**Problem details**:
Write out the data below word for word, starting with the line that contains "Within the frame" and continuing through the final line of the data.

Records excerpted from a collection:

══════

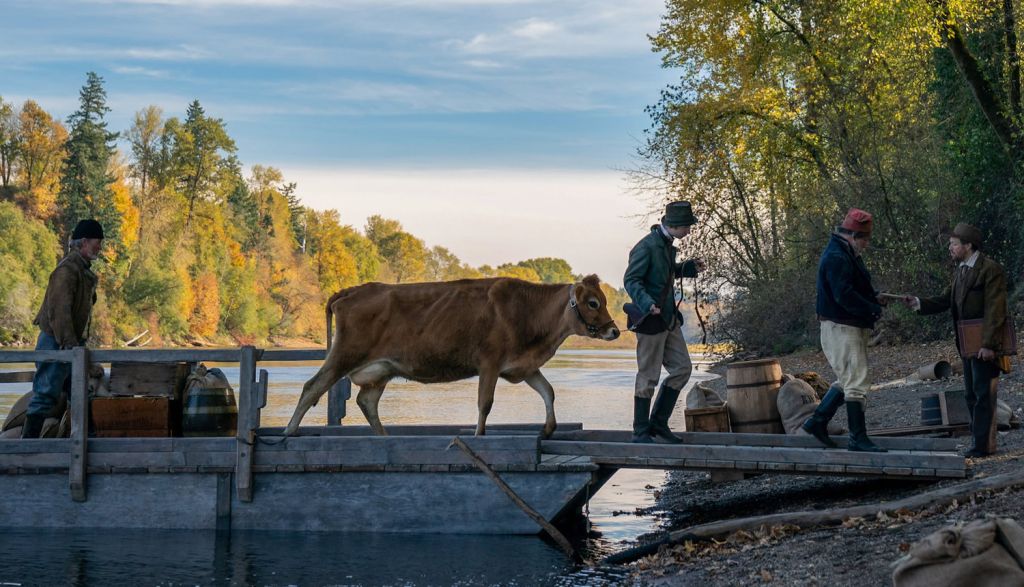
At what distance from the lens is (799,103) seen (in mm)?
35500

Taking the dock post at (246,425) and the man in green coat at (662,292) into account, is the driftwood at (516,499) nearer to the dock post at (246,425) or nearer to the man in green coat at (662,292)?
the man in green coat at (662,292)

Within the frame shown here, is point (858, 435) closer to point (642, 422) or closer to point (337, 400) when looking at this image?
point (642, 422)

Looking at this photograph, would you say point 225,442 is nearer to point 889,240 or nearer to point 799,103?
point 889,240

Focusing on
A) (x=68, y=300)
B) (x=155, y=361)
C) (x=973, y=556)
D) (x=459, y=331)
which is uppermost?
(x=68, y=300)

══════

**Answer for this exercise**:
Within the frame shown here, is point (858, 435) closer to point (642, 422) or closer to point (337, 400) when looking at this image?
point (642, 422)

Looking at this photograph, would you say point 225,442 is nearer to point 889,240 or nearer to point 799,103?
point 889,240

Focusing on
A) (x=68, y=300)
B) (x=155, y=361)
C) (x=973, y=556)
D) (x=459, y=331)
which is uppermost?
(x=68, y=300)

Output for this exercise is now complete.